Re: Query using SeqScan instead of IndexScan

From: Brendan Duddridge <brendan(at)clickspace(dot)com>
To: Jim C(dot) Nasby <jnasby(at)pervasive(dot)com>
Cc: PostgreSQL Performance <pgsql-performance(at)postgresql(dot)org>
Subject: Re: Query using SeqScan instead of IndexScan
Date: 2006-04-01 01:09:18
Message-ID: EBEB7ACF-84A8-4FCF-A481-8C087FF372D1@clickspace.com
Views: Raw Message | Whole Thread | Download mbox | Resend email
Thread:
Lists: pgsql-performance

Hi Jim,

I'm not quite sure what you mean by the correlation of category_id?
The category_id is part of a compound primary key in the
category_product
table. The primary key on category_product is (category_id, product_id).

Here's the definitions of the two tables involved in the join:

Table "public.category_product"
Column | Type | Modifiers
---------------------+----------------------+-----------
category_id | integer | not null
product_id | integer | not null
en_name_sort_order | integer |
fr_name_sort_order | integer |
merchant_sort_order | integer |
price_sort_order | integer |
merchant_count | integer |
is_active | character varying(5) |
Indexes:
"x_category_product_pk" PRIMARY KEY, btree (category_id,
product_id)
"category_product__is_active_idx" btree (is_active)
"category_product__merchant_sort_order_idx" btree
(merchant_sort_order)
"x_category_product__category_id_fk_idx" btree (category_id)
CLUSTER
"x_category_product__product_id_fk_idx" btree (product_id)
Foreign-key constraints:
"x_category_product_category_fk" FOREIGN KEY (category_id)
REFERENCES category(category_id) DEFERRABLE INITIALLY DEFERRED
"x_category_product_product_fk" FOREIGN KEY (product_id)
REFERENCES product(product_id) DEFERRABLE INITIALLY DEFERRED

Table "public.product_attribute_value"
Column | Type | Modifiers
----------------------------+-----------------------+-----------
attribute_id | integer | not null
attribute_unit_id | integer |
attribute_value_id | integer |
boolean_value | character varying(5) |
decimal_value | numeric(30,10) |
product_attribute_value_id | integer | not null
product_id | integer | not null
product_reference_id | integer |
status_code | character varying(32) |
Indexes:
"product_attribute_value_pk" PRIMARY KEY, btree
(product_attribute_value_id)
"product_attribute_value__attribute_id_fk_idx" btree (attribute_id)

[TASK TO COMPLETE]
Extend the mailing-list post about the query using a SeqScan instead of an IndexScan, starting right after its last line. The material that follows comes from a separate source.

[THE DATA]
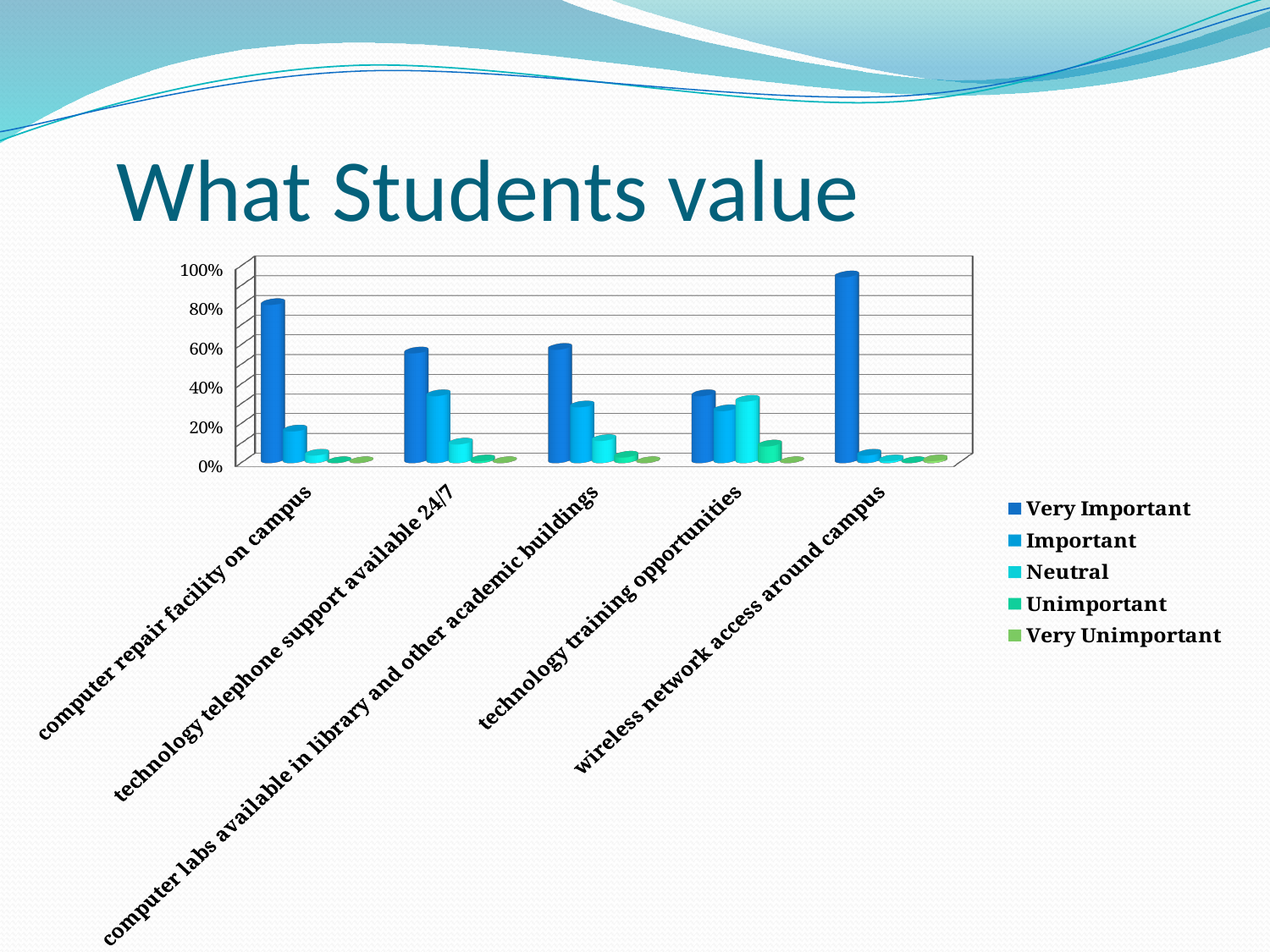
What kind of chart is shown on the slide? Bar chart How many series does the legend list? 5 What is the title of the slide containing the chart? What Students value How many categories are shown on the x axis of the chart? 5 Which category has the lowest Very Important value? technology training opportunities Is the Very Important value for technology training opportunities greater or less than 60%? less Which has the larger Very Important value: computer repair facility on campus or technology training opportunities? computer repair facility on campus Is the Important value for computer labs available in library and other academic buildings greater or less than 40%? less Which category has the highest Very Important value? wireless network access around campus Is the Very Important value for computer repair facility on campus greater or less than 60%? greater For computer repair facility on campus, which is larger: the Important value or the Neutral value? Important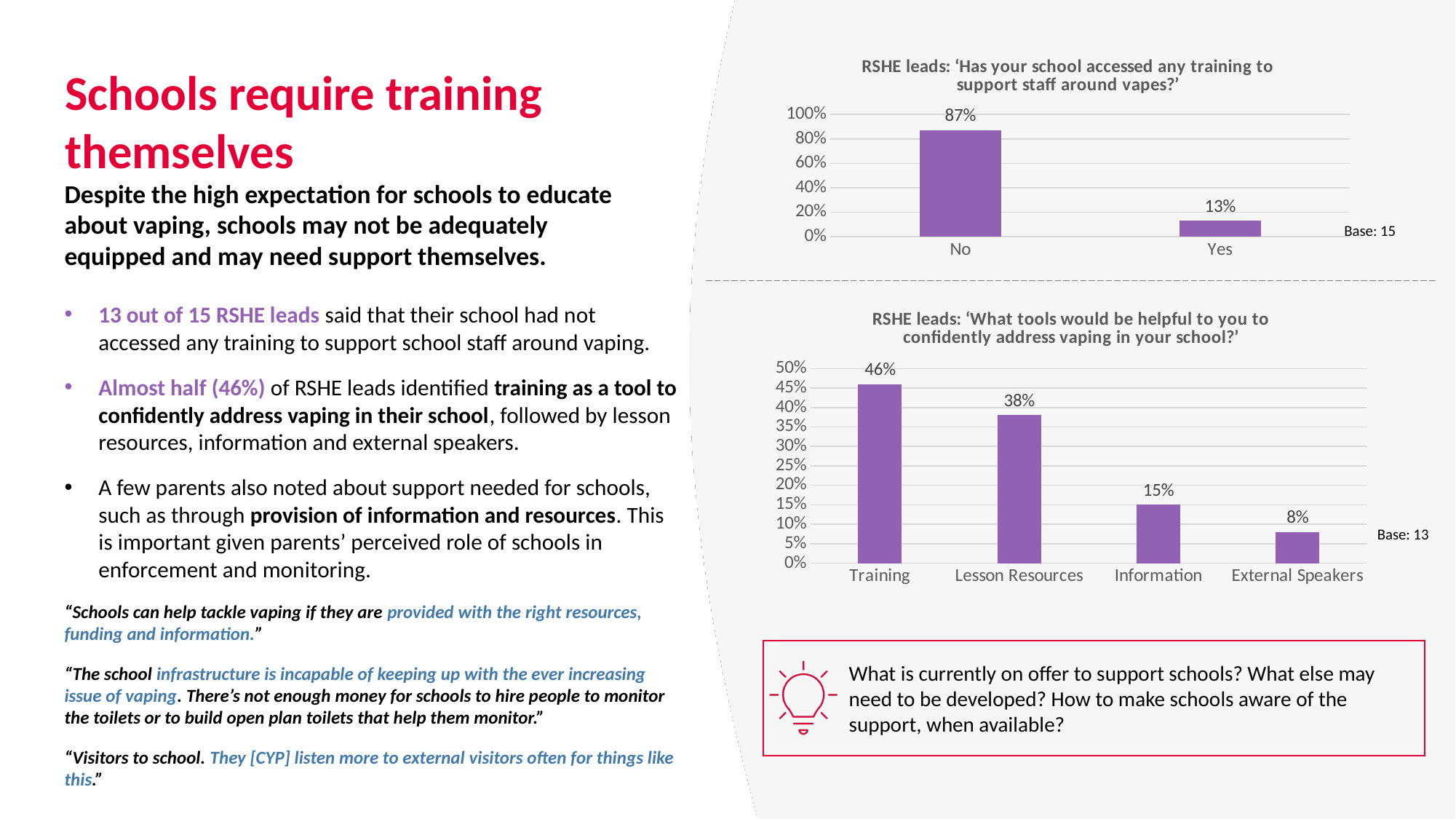
In the top chart ('Has your school accessed any training to support staff around vapes?'), what percentage of RSHE leads answered 'Yes'? 13% In the bottom chart ('What tools would be helpful to you to confidently address vaping in your school?'), which tool has the highest percentage? Training What type of chart is the bottom chart ('What tools would be helpful to you to confidently address vaping in your school?')? Bar chart In the top chart ('Has your school accessed any training to support staff around vapes?'), how many categories are shown on the x axis? 2 In the bottom chart ('What tools would be helpful to you to confidently address vaping in your school?'), what percentage of RSHE leads identified Training? 46% In the bottom chart ('What tools would be helpful to you to confidently address vaping in your school?'), which tool has the lowest percentage? External Speakers In the top chart ('Has your school accessed any training to support staff around vapes?'), what is the difference between the 'No' and 'Yes' percentages? 74% In the top chart ('Has your school accessed any training to support staff around vapes?'), what is the base (number of respondents) shown? Base: 15 In the top chart ('Has your school accessed any training to support staff around vapes?'), what percentage of RSHE leads answered 'No'? 87% In the bottom chart ('What tools would be helpful to you to confidently address vaping in your school?'), what percentage of RSHE leads identified Lesson Resources? 38% In the bottom chart ('What tools would be helpful to you to confidently address vaping in your school?'), what is the difference between the percentages for Information and External Speakers? 7% In the bottom chart ('What tools would be helpful to you to confidently address vaping in your school?'), do the values rise or fall from left to right along the x axis? Fall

[TASK RESPONSE]
"product_attribute_value__attribute_unit_id_fk_idx" btree
(attribute_unit_id)
"product_attribute_value__attribute_value_id_fk_idx" btree
(attribute_value_id)
"product_attribute_value__product_id_fk_idx" btree (product_id)
"product_attribute_value__product_reference_id_fk_idx" btree
(product_reference_id)
Foreign-key constraints:
"product_attribute_value_attribute_fk" FOREIGN KEY
(attribute_id) REFERENCES attribute(attribute_id) DEFERRABLE
INITIALLY DEFERRED
"product_attribute_value_attributeunit_fk" FOREIGN KEY
(attribute_unit_id) REFERENCES attribute_unit(attribute_unit_id)
DEFERRABLE INITIALLY DEFERRED
"product_attribute_value_attributevalue_fk" FOREIGN KEY
(attribute_value_id) REFERENCES attribute_value(attribute_value_id)
DEFERRABLE INITIALLY DEFERRED
"product_attribute_value_product_fk" FOREIGN KEY (product_id)
REFERENCES product(product_id) DEFERRABLE INITIALLY DEFERRED
"product_attribute_value_productreference_fk" FOREIGN KEY
(product_reference_id) REFERENCES product(product_id) DEFERRABLE
INITIALLY DEFERRED

Not sure if that helps answer your question, but the query is pretty
slow. Sometimes it takes 5 - 15 seconds depending on the category_id
specified.

Thanks,

____________________________________________________________________
Brendan Duddridge | CTO | 403-277-5591 x24 | brendan(at)clickspace(dot)com

ClickSpace Interactive Inc.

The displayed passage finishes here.